● **What to do**: Each line of the listing must be set down exactly as it stands.

● **Information provided**:
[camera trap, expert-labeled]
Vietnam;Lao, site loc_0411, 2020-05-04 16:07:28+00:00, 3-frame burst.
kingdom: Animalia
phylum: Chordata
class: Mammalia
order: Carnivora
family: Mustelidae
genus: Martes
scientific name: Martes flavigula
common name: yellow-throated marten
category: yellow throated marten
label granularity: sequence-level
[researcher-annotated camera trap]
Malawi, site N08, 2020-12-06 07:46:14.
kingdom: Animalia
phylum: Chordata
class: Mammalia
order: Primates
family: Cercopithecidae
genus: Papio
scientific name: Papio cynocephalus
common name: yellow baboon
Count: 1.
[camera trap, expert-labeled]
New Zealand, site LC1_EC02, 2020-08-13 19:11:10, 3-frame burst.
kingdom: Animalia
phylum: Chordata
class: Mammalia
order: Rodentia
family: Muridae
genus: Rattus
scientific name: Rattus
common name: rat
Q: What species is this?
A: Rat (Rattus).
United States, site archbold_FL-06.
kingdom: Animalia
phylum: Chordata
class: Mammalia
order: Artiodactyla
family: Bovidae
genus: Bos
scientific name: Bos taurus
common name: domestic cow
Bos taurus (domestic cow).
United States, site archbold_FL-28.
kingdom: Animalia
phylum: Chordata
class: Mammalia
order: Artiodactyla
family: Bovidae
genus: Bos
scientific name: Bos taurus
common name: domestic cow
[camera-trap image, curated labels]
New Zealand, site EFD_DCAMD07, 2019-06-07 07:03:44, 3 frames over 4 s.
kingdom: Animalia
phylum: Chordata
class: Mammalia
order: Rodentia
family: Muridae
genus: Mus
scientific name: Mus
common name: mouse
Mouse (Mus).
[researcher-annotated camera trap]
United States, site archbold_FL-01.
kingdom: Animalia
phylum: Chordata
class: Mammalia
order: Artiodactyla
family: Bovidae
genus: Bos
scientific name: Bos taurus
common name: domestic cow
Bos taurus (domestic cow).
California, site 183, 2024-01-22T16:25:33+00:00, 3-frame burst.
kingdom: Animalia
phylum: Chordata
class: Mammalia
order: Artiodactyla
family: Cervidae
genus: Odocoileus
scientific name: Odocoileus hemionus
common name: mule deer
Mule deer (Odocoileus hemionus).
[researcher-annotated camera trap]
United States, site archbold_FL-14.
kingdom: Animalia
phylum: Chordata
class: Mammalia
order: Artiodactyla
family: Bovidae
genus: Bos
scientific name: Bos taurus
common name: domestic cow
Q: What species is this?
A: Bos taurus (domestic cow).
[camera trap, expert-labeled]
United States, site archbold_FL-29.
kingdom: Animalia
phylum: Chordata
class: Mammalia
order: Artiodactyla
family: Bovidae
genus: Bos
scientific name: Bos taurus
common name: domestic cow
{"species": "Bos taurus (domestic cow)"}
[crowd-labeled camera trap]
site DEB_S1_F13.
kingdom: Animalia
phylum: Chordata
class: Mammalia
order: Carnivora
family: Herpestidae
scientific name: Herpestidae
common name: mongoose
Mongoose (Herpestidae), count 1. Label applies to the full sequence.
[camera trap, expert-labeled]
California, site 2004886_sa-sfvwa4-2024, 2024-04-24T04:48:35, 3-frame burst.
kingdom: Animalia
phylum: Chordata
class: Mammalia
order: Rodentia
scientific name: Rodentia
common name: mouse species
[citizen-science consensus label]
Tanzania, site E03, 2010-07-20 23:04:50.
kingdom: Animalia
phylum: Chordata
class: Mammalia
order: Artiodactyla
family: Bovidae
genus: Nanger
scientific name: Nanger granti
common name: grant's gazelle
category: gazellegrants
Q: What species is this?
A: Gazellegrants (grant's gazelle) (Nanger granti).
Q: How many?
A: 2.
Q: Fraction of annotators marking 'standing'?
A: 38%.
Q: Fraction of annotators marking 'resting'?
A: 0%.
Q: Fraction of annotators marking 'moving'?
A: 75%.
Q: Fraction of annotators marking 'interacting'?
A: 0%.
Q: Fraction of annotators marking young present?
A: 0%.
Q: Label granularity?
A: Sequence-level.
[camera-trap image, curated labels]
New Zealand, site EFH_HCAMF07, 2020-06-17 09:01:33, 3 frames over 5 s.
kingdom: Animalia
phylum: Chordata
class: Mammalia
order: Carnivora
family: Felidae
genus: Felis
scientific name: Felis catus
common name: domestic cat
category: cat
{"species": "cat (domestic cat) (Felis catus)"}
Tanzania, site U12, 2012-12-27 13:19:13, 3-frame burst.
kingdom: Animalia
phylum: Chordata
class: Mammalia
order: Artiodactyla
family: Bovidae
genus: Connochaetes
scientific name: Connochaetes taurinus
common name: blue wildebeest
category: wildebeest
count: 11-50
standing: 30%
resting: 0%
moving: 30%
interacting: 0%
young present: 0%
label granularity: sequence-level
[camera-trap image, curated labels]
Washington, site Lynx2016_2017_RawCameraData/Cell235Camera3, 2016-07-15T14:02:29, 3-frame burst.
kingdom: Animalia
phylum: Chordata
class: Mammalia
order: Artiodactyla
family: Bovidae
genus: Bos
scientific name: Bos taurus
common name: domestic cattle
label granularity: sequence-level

● **Result for this exercise**:
[camera trap, expert-labeled]
Vietnam;Lao, site loc_0411, 2020-05-04 16:07:28+00:00, 3-frame burst.
kingdom: Animalia
phylum: Chordata
class: Mammalia
order: Carnivora
family: Mustelidae
genus: Martes
scientific name: Martes flavigula
common name: yellow-throated marten
category: yellow throated marten
label granularity: sequence-level
[researcher-annotated camera trap]
Malawi, site N08, 2020-12-06 07:46:14.
kingdom: Animalia
phylum: Chordata
class: Mammalia
order: Primates
family: Cercopithecidae
genus: Papio
scientific name: Papio cynocephalus
common name: yellow baboon
Count: 1.
[camera trap, expert-labeled]
New Zealand, site LC1_EC02, 2020-08-13 19:11:10, 3-frame burst.
kingdom: Animalia
phylum: Chordata
class: Mammalia
order: Rodentia
family: Muridae
genus: Rattus
scientific name: Rattus
common name: rat
Q: What species is this?
A: Rat (Rattus).
United States, site archbold_FL-06.
kingdom: Animalia
phylum: Chordata
class: Mammalia
order: Artiodactyla
family: Bovidae
genus: Bos
scientific name: Bos taurus
common name: domestic cow
Bos taurus (domestic cow).
United States, site archbold_FL-28.
kingdom: Animalia
phylum: Chordata
class: Mammalia
order: Artiodactyla
family: Bovidae
genus: Bos
scientific name: Bos taurus
common name: domestic cow
[camera-trap image, curated labels]
New Zealand, site EFD_DCAMD07, 2019-06-07 07:03:44, 3 frames over 4 s.
kingdom: Animalia
phylum: Chordata
class: Mammalia
order: Rodentia
family: Muridae
genus: Mus
scientific name: Mus
common name: mouse
Mouse (Mus).
[researcher-annotated camera trap]
United States, site archbold_FL-01.
kingdom: Animalia
phylum: Chordata
class: Mammalia
order: Artiodactyla
family: Bovidae
genus: Bos
scientific name: Bos taurus
common name: domestic cow
Bos taurus (domestic cow).
California, site 183, 2024-01-22T16:25:33+00:00, 3-frame burst.
kingdom: Animalia
phylum: Chordata
class: Mammalia
order: Artiodactyla
family: Cervidae
genus: Odocoileus
scientific name: Odocoileus hemionus
common name: mule deer
Mule deer (Odocoileus hemionus).
[researcher-annotated camera trap]
United States, site archbold_FL-14.
kingdom: Animalia
phylum: Chordata
class: Mammalia
order: Artiodactyla
family: Bovidae
genus: Bos
scientific name: Bos taurus
common name: domestic cow
Q: What species is this?
A: Bos taurus (domestic cow).
[camera trap, expert-labeled]
United States, site archbold_FL-29.
kingdom: Animalia
phylum: Chordata
class: Mammalia
order: Artiodactyla
family: Bovidae
genus: Bos
scientific name: Bos taurus
common name: domestic cow
{"species": "Bos taurus (domestic cow)"}
[crowd-labeled camera trap]
site DEB_S1_F13.
kingdom: Animalia
phylum: Chordata
class: Mammalia
order: Carnivora
family: Herpestidae
scientific name: Herpestidae
common name: mongoose
Mongoose (Herpestidae), count 1. Label applies to the full sequence.
[camera trap, expert-labeled]
California, site 2004886_sa-sfvwa4-2024, 2024-04-24T04:48:35, 3-frame burst.
kingdom: Animalia
phylum: Chordata
class: Mammalia
order: Rodentia
scientific name: Rodentia
common name: mouse species
[citizen-science consensus label]
Tanzania, site E03, 2010-07-20 23:04:50.
kingdom: Animalia
phylum: Chordata
class: Mammalia
order: Artiodactyla
family: Bovidae
genus: Nanger
scientific name: Nanger granti
common name: grant's gazelle
category: gazellegrants
Q: What species is this?
A: Gazellegrants (grant's gazelle) (Nanger granti).
Q: How many?
A: 2.
Q: Fraction of annotators marking 'standing'?
A: 38%.
Q: Fraction of annotators marking 'resting'?
A: 0%.
Q: Fraction of annotators marking 'moving'?
A: 75%.
Q: Fraction of annotators marking 'interacting'?
A: 0%.
Q: Fraction of annotators marking young present?
A: 0%.
Q: Label granularity?
A: Sequence-level.
[camera-trap image, curated labels]
New Zealand, site EFH_HCAMF07, 2020-06-17 09:01:33, 3 frames over 5 s.
kingdom: Animalia
phylum: Chordata
class: Mammalia
order: Carnivora
family: Felidae
genus: Felis
scientific name: Felis catus
common name: domestic cat
category: cat
{"species": "cat (domestic cat) (Felis catus)"}
Tanzania, site U12, 2012-12-27 13:19:13, 3-frame burst.
kingdom: Animalia
phylum: Chordata
class: Mammalia
order: Artiodactyla
family: Bovidae
genus: Connochaetes
scientific name: Connochaetes taurinus
common name: blue wildebeest
category: wildebeest
count: 11-50
standing: 30%
resting: 0%
moving: 30%
interacting: 0%
young present: 0%
label granularity: sequence-level
[camera-trap image, curated labels]
Washington, site Lynx2016_2017_RawCameraData/Cell235Camera3, 2016-07-15T14:02:29, 3-frame burst.
kingdom: Animalia
phylum: Chordata
class: Mammalia
order: Artiodactyla
family: Bovidae
genus: Bos
scientific name: Bos taurus
common name: domestic cattle
label granularity: sequence-level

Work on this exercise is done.